▶ [Work order A] Rewrite the part of the blog post on coming out starting at "In coming out, it" and ending at "thinking these thoughts.", with "film" changed to "movie".
▶ [Work order B] In the blog post on coming out, what words did the writer nearly yell over the cubicle wall to a co-worker?

▶ [Passage for review]
----------

#337: THE UNCOMFORTABLE MIDDLE
Oh, my. I just about yelled I love you over my cubicle wall to one of my co-workers today. It's not that I do or do not love her, because it's neither: I like her like a co-worker. It's that yelling those words spontaneously at your co-workers is not considered normal behaviour. I yell I love you across the apartment at the Fiery One every day (because screaming it across two rooms is highly romantic, don't you know), but I definitely do not do that at work. In fact, I never have had that urge at work, and it's a little unsettling to think that if I had just the tiniest little bit less of a hold on my self control, one of my co-workers would now be scrambling for a new position somewhere very far away from me, or I would possibly be recommended for a psychiatric review.
(This reminds me of the time just before recess in grade three when I took off my shirt by the coat hooks instead of putting on my coat. I was mortified by this metathesis of action when my friend Bradley pointed at my chest and sputtered Nipple!).
Today, I am finding that I am occasionally filled with bubbling, frothy feelings of exuberance and lightness, and I don't know if this is actually an emotional state or the result of having brought enough food to the office today. It could also be the result of the toxins that must be leaking into my blood system from this monstrous growth on my cheek that several sizes ago might have been described as a pimple.
To be truthful, I do think I am more emotionally off kilter than normal. Of course I am. I have been experiencing emotions lately that I don't have pat labels for. Coming out about my gender dysphoria and pansexuality feels brilliant, and by brilliant I mean terrifying and bright and bold and blinding and bigger-than-life. At one moment, I will be standing in the hall wondering why I bother living, and at another, I will be thinking about how fantastic it feels to finally experience the feeling of physical solidity. Despite the fact that I have always known about myself, the secret left me feeling much different than the knowledge expressed. I think I've unsettled myself; my insides are the silt cloud at the bottom of a stirred stream.
Did I say bubbly and frothy earlier? Three paragraphs later and I find myself decidedly paranoid with a touch of anxiety-induced nausea.
In coming out, it seems as though I removed some kind of emotional obstruction. For the most part, I have gone through my life feeling things very strongly while at the same time experiencing a sense of removal. It has always seemed like I am here but not here, feeling but not feeling, seeing but not seeing with my nose against the glass. There has never been a solidly here-and-now feeling of physical confirmation that I am indeed sitting on this chair or walking down that street or watching that film or thinking these thoughts.
The lack of sincere physicality is still here as ever, but I feel closer to my emotions than I have since my teenage years. The distance between me and myself is lessened, and although it is a relief to at least partially close the gap, it does not feel liberating.

----------

Collected data entries:
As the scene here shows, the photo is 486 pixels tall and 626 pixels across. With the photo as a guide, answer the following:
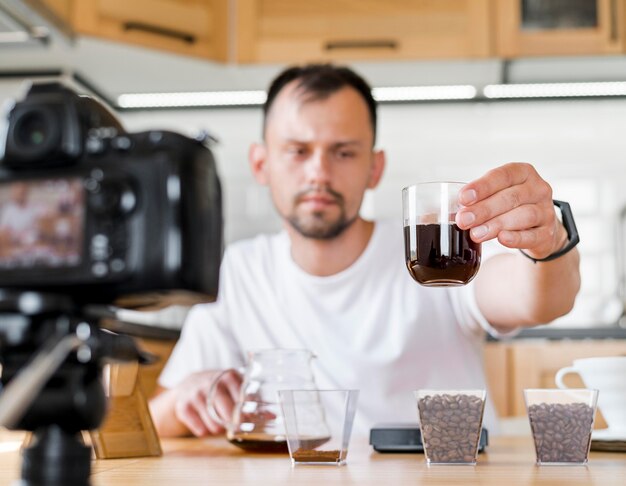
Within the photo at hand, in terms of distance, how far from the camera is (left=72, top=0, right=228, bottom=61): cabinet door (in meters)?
2.47

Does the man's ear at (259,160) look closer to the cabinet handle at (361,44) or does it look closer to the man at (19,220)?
the cabinet handle at (361,44)

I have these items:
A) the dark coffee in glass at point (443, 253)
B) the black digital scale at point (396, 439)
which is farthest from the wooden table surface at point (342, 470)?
the dark coffee in glass at point (443, 253)

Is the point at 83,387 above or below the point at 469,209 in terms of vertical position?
below

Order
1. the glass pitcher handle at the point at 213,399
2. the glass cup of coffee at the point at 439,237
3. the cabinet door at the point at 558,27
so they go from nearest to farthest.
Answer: the glass cup of coffee at the point at 439,237 < the glass pitcher handle at the point at 213,399 < the cabinet door at the point at 558,27

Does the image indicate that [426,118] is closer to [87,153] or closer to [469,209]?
[469,209]

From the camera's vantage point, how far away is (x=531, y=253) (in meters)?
1.14

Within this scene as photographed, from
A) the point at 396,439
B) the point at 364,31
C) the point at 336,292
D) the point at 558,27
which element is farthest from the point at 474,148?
the point at 396,439

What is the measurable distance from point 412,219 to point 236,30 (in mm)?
1865

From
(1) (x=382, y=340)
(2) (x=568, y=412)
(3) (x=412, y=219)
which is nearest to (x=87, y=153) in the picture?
(3) (x=412, y=219)

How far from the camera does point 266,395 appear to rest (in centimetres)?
110

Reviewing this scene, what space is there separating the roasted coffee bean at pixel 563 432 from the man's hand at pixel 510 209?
201 mm

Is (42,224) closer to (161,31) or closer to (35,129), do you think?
(35,129)

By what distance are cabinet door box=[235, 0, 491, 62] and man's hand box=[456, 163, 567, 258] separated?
1.64 m

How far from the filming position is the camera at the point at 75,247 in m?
0.58
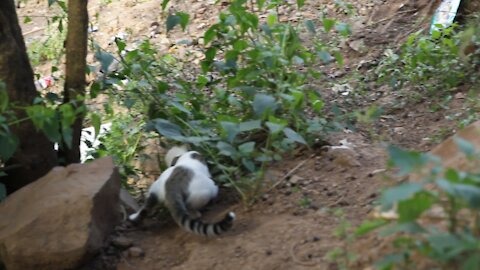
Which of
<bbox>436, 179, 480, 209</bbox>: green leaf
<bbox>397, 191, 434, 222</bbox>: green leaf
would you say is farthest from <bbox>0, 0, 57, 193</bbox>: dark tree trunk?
<bbox>436, 179, 480, 209</bbox>: green leaf

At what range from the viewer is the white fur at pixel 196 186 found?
3482 mm

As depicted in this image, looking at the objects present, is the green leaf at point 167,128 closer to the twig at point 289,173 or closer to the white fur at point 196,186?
the white fur at point 196,186

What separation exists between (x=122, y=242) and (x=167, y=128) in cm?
68

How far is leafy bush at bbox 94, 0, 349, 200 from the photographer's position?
137 inches

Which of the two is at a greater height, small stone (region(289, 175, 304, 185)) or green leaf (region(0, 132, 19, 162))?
green leaf (region(0, 132, 19, 162))

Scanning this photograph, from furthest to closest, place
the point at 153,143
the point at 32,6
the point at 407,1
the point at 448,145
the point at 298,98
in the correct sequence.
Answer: the point at 32,6 → the point at 407,1 → the point at 153,143 → the point at 298,98 → the point at 448,145

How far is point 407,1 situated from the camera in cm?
630

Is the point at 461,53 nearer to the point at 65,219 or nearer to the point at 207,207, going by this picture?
the point at 207,207

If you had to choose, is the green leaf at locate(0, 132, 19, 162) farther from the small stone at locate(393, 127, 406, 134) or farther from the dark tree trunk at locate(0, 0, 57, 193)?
the small stone at locate(393, 127, 406, 134)

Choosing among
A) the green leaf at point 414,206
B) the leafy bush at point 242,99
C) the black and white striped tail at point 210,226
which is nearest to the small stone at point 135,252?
the black and white striped tail at point 210,226

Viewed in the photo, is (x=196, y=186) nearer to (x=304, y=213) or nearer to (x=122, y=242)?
(x=122, y=242)

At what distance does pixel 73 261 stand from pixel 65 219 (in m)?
0.20

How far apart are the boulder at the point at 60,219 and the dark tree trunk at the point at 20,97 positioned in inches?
12.2

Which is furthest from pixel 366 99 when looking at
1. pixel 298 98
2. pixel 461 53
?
pixel 298 98
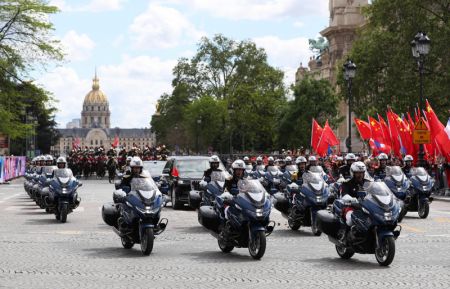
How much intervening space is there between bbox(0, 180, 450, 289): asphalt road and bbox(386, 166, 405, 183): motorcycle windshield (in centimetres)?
156

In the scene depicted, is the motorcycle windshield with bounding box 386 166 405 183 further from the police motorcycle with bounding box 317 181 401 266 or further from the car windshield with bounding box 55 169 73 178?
the police motorcycle with bounding box 317 181 401 266

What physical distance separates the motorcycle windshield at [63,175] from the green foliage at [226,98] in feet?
226

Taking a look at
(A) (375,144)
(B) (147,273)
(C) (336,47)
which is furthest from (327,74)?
(B) (147,273)

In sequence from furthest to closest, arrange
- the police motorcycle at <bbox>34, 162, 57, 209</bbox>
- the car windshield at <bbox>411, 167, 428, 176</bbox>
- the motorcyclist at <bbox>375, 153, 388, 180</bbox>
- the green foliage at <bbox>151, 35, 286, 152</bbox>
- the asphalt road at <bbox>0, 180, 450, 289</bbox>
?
the green foliage at <bbox>151, 35, 286, 152</bbox>
the car windshield at <bbox>411, 167, 428, 176</bbox>
the police motorcycle at <bbox>34, 162, 57, 209</bbox>
the motorcyclist at <bbox>375, 153, 388, 180</bbox>
the asphalt road at <bbox>0, 180, 450, 289</bbox>

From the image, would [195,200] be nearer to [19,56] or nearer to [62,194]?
[62,194]

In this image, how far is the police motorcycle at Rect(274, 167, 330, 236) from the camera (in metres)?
19.0

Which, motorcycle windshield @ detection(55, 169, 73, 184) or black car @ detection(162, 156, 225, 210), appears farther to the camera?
black car @ detection(162, 156, 225, 210)

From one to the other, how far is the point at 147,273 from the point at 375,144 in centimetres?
2921

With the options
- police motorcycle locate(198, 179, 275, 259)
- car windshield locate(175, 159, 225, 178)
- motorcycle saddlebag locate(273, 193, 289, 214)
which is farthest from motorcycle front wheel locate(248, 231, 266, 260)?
car windshield locate(175, 159, 225, 178)

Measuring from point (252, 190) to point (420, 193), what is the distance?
1006cm

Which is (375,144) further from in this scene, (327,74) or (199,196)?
(327,74)

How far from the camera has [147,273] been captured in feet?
41.8

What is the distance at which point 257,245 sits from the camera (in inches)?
570

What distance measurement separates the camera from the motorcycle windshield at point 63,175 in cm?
2295
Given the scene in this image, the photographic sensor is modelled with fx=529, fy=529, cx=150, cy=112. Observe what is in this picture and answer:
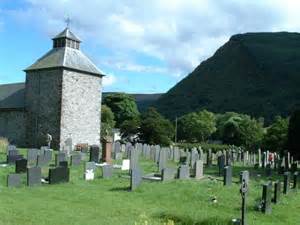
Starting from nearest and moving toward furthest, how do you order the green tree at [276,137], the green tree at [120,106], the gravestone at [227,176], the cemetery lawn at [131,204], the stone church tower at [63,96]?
the cemetery lawn at [131,204] < the gravestone at [227,176] < the stone church tower at [63,96] < the green tree at [276,137] < the green tree at [120,106]

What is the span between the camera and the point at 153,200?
15.3m

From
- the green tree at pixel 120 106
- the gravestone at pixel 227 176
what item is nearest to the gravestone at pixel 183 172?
the gravestone at pixel 227 176

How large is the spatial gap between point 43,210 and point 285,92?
11522 centimetres

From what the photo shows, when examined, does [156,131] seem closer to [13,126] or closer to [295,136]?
[13,126]

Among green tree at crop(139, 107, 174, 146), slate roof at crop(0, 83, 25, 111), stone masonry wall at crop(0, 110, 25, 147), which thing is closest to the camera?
stone masonry wall at crop(0, 110, 25, 147)

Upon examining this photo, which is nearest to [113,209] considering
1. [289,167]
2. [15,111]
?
[289,167]

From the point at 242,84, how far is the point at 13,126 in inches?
3754

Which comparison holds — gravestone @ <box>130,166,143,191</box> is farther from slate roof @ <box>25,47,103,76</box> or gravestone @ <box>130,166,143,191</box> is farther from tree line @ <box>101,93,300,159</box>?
slate roof @ <box>25,47,103,76</box>

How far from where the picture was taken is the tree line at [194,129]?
51472 millimetres

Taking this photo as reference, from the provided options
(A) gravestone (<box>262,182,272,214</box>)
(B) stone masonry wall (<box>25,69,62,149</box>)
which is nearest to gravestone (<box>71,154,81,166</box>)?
(A) gravestone (<box>262,182,272,214</box>)

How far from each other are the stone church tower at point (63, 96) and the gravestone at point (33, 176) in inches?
938

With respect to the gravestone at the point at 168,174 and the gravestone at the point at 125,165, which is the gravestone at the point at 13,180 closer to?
the gravestone at the point at 168,174

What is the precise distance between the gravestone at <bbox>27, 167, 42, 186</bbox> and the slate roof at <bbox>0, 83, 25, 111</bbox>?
2859cm

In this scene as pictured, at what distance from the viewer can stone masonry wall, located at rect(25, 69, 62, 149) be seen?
42219 mm
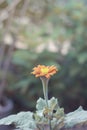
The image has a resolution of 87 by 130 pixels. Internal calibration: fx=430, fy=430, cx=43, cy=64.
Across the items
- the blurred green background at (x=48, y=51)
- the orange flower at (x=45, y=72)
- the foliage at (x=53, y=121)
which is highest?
the blurred green background at (x=48, y=51)

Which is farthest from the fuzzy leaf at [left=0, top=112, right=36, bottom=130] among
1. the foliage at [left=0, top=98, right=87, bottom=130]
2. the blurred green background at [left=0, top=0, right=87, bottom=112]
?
the blurred green background at [left=0, top=0, right=87, bottom=112]

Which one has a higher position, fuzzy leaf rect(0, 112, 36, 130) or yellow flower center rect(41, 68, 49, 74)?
yellow flower center rect(41, 68, 49, 74)

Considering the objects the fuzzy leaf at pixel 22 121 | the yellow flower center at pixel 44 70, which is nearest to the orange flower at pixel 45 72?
the yellow flower center at pixel 44 70

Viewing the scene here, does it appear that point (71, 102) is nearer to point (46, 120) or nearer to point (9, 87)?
point (9, 87)

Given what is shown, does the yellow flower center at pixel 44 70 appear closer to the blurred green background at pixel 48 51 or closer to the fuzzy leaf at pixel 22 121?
the fuzzy leaf at pixel 22 121

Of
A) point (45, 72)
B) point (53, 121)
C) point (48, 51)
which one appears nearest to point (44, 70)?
point (45, 72)

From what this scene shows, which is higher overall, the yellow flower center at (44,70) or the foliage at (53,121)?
the yellow flower center at (44,70)

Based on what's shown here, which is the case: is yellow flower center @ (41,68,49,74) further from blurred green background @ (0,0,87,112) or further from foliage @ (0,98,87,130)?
blurred green background @ (0,0,87,112)

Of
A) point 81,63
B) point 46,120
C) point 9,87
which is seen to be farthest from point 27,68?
point 46,120
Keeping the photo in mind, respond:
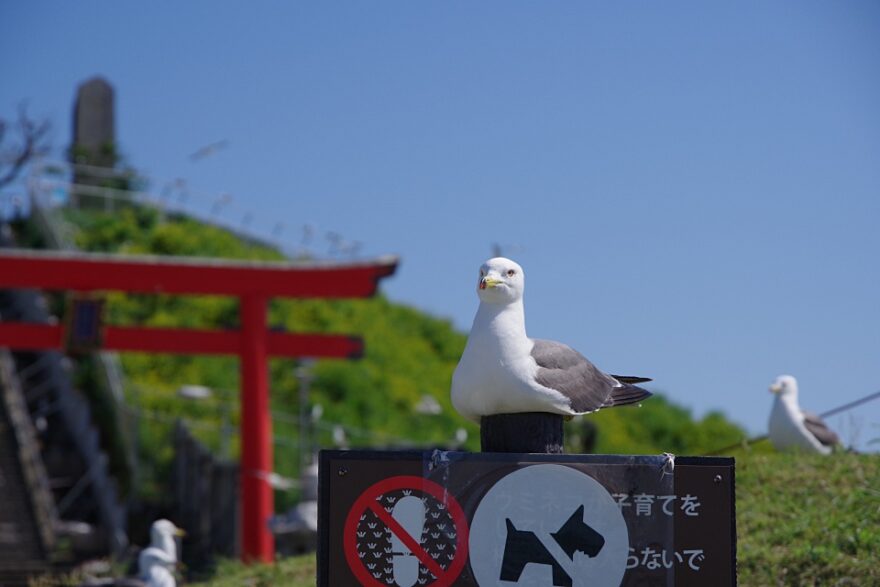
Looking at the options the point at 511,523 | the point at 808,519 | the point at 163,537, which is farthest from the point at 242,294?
the point at 511,523

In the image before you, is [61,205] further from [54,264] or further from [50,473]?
[54,264]

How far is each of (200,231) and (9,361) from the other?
28.3 ft

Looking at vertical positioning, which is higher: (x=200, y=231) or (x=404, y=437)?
(x=200, y=231)

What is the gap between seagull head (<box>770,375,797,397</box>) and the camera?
9.66 metres

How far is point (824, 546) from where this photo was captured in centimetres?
744

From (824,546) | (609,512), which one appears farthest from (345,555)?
(824,546)

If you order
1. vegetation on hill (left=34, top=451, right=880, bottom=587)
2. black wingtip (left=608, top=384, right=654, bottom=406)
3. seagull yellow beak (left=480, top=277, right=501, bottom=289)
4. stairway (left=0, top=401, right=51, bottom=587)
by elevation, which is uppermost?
seagull yellow beak (left=480, top=277, right=501, bottom=289)

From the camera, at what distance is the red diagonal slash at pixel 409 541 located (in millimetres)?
5070

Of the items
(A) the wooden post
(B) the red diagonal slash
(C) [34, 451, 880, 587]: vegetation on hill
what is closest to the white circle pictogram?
(B) the red diagonal slash

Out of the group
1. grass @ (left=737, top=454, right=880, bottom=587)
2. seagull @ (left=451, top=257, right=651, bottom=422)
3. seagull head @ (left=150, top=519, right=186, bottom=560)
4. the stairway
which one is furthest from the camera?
the stairway

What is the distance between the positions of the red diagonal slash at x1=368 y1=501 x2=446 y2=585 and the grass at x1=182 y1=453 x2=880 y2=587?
2980mm

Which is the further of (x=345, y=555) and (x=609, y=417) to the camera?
(x=609, y=417)

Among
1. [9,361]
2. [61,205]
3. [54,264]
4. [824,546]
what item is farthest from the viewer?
[61,205]

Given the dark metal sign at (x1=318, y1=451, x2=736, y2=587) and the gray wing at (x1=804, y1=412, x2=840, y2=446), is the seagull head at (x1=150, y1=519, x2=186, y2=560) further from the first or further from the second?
the gray wing at (x1=804, y1=412, x2=840, y2=446)
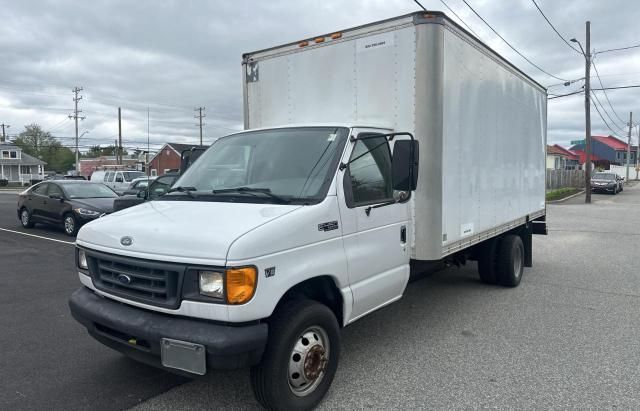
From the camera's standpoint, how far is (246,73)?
6.05 metres

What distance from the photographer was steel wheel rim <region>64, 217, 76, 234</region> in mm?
12610

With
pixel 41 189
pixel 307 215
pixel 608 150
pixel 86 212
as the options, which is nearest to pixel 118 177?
pixel 41 189

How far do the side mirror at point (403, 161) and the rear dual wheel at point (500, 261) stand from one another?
3.67m

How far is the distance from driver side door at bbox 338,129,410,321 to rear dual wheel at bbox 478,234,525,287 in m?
3.04

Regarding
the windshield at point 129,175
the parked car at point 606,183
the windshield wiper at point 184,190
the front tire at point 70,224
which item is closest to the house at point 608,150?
the parked car at point 606,183

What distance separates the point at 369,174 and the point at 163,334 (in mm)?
2065

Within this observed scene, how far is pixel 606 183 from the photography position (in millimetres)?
36531

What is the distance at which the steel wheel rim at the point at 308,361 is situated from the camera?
3391 millimetres

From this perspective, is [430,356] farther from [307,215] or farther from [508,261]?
[508,261]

----------

▶ [Answer section A]
In coming out, it seems as though I removed some kind of emotional obstruction. For the most part, I have gone through my life feeling things very strongly while at the same time experiencing a sense of removal. It has always seemed like I am here but not here, feeling but not feeling, seeing but not seeing with my nose against the glass. There has never been a solidly here-and-now feeling of physical confirmation that I am indeed sitting on this chair or walking down that street or watching that movie or thinking these thoughts.

▶ [Answer section B] I love you.